▶ _WORK ITEM_
Up to and including the line with "category: robin", return every line from the start of the entries below exactly.

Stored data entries
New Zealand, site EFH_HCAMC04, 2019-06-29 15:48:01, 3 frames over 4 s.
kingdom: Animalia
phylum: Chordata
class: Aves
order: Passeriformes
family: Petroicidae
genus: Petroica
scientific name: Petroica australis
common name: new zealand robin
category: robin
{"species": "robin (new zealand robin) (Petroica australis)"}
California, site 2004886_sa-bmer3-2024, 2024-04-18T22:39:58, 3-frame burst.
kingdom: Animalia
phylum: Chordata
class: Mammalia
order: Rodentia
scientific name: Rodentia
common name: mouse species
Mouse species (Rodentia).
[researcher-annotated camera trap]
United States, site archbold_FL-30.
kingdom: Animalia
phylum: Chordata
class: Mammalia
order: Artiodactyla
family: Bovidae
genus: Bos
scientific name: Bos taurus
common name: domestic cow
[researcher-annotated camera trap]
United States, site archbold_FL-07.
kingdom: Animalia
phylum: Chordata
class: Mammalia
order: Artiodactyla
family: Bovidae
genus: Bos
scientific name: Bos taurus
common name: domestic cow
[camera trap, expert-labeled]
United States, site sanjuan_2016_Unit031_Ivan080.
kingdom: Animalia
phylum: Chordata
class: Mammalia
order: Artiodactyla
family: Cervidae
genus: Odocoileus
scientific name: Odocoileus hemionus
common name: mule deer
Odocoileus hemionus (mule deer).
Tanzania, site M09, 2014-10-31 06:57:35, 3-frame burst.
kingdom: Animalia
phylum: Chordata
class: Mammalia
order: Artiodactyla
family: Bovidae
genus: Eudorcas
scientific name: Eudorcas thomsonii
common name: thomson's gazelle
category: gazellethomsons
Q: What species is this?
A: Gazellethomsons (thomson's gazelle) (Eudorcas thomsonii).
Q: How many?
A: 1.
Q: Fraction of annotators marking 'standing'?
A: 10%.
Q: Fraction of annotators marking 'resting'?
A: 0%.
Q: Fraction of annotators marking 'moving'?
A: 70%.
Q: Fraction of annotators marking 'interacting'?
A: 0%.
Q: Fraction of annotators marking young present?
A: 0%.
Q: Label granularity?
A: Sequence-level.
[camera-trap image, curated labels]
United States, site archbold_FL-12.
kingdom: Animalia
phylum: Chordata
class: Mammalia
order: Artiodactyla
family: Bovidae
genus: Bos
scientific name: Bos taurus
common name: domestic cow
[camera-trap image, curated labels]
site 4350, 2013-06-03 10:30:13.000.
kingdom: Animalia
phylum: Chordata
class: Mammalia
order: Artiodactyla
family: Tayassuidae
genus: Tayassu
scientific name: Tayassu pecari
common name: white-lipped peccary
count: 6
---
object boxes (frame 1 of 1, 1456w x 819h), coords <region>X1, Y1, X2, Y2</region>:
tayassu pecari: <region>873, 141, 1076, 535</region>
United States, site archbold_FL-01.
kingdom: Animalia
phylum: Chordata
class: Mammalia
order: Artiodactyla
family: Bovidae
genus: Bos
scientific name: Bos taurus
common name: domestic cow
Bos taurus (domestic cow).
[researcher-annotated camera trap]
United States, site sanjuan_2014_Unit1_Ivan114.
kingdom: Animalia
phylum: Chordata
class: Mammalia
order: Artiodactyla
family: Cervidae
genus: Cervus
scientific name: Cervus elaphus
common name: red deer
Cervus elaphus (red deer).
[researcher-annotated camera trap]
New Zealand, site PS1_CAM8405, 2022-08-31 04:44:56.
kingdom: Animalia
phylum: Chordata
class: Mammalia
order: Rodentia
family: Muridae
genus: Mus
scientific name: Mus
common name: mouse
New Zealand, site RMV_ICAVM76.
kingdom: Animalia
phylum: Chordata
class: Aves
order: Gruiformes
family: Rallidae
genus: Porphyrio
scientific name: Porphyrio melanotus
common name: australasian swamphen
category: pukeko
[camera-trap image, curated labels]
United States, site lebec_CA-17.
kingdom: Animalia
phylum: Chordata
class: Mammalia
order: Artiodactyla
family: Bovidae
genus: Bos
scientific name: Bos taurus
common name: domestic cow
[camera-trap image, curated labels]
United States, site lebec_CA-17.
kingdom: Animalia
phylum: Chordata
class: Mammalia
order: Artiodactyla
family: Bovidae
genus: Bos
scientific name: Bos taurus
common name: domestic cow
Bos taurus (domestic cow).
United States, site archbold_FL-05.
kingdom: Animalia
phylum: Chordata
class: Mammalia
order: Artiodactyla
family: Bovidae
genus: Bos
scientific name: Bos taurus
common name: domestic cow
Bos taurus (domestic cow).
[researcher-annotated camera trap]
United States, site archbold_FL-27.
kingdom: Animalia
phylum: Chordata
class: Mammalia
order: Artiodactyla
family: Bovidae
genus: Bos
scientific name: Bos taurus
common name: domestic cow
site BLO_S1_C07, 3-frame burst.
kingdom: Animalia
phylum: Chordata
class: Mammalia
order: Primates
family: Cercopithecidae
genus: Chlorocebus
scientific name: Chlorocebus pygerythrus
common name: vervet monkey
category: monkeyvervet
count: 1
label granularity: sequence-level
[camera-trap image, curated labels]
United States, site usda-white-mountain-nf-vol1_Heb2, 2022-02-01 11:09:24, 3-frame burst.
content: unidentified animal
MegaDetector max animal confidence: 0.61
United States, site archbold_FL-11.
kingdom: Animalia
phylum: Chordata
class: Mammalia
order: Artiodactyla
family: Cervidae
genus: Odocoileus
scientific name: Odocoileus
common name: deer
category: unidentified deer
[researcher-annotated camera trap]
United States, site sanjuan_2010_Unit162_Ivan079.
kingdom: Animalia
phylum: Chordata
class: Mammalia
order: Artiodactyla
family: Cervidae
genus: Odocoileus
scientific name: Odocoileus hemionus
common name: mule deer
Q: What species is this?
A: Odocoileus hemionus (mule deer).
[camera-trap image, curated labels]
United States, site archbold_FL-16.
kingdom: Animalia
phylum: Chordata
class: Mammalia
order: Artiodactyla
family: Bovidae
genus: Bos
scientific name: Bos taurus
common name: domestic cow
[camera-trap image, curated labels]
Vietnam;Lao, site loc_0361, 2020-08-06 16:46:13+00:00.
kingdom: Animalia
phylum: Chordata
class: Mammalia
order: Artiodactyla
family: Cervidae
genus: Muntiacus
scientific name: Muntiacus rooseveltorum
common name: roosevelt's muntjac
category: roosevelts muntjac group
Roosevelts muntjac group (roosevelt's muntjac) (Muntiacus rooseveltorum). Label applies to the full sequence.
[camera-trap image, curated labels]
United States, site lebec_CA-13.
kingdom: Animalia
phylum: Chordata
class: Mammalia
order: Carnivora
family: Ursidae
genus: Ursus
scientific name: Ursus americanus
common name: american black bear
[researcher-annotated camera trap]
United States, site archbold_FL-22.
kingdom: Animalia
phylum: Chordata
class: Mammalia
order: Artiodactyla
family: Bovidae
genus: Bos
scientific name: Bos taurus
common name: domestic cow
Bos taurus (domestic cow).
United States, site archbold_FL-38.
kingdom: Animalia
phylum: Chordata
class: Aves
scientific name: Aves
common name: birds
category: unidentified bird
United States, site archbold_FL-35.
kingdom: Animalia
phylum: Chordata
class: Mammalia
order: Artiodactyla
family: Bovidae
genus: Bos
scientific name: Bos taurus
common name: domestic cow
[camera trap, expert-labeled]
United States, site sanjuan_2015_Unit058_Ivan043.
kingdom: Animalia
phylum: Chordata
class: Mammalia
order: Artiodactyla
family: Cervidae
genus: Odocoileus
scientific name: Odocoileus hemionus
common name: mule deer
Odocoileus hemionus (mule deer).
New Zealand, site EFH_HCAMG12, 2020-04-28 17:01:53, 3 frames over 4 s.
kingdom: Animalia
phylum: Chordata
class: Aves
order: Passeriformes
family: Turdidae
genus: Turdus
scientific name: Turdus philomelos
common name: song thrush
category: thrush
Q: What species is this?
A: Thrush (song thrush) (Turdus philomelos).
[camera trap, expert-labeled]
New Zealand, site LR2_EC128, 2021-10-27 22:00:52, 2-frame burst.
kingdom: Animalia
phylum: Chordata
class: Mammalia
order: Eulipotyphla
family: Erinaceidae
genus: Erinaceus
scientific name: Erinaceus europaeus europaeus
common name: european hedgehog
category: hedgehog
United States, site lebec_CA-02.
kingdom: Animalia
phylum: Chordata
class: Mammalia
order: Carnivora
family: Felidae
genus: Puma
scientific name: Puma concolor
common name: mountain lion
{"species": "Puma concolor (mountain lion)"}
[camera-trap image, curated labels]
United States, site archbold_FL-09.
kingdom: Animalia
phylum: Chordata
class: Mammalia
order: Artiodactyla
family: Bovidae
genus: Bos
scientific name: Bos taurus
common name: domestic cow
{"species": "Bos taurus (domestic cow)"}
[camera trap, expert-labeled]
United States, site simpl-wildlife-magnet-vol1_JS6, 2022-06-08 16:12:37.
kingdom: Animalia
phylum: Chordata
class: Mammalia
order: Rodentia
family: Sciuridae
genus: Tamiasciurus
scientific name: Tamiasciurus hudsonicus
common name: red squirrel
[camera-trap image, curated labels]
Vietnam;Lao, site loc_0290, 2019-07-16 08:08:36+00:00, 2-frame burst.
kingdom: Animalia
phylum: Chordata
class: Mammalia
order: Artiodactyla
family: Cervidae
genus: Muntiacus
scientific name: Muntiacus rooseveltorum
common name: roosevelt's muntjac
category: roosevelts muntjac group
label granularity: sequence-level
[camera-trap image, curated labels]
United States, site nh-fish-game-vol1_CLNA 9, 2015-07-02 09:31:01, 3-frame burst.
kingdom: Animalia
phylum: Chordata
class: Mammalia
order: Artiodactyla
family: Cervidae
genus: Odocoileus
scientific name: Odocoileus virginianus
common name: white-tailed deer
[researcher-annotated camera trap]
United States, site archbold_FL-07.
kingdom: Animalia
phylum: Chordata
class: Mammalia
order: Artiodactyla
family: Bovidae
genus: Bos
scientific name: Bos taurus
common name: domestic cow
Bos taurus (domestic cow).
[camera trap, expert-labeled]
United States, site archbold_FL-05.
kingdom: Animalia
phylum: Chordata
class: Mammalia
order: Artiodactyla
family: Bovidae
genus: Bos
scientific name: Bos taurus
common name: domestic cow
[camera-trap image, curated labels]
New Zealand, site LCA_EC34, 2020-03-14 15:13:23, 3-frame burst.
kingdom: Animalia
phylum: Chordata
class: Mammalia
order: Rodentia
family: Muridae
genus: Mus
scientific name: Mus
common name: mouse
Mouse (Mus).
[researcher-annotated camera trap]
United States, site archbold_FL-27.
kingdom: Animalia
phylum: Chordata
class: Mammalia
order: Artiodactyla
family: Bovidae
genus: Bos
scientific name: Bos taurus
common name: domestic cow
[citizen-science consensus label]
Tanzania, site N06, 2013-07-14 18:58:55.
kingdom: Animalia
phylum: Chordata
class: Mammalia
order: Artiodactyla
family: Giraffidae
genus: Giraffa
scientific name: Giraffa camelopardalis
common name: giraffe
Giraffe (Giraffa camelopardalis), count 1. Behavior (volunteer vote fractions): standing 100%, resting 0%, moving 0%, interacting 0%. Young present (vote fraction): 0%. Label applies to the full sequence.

▶ _RESPONSE BELOW_
New Zealand, site EFH_HCAMC04, 2019-06-29 15:48:01, 3 frames over 4 s.
kingdom: Animalia
phylum: Chordata
class: Aves
order: Passeriformes
family: Petroicidae
genus: Petroica
scientific name: Petroica australis
common name: new zealand robin
category: robin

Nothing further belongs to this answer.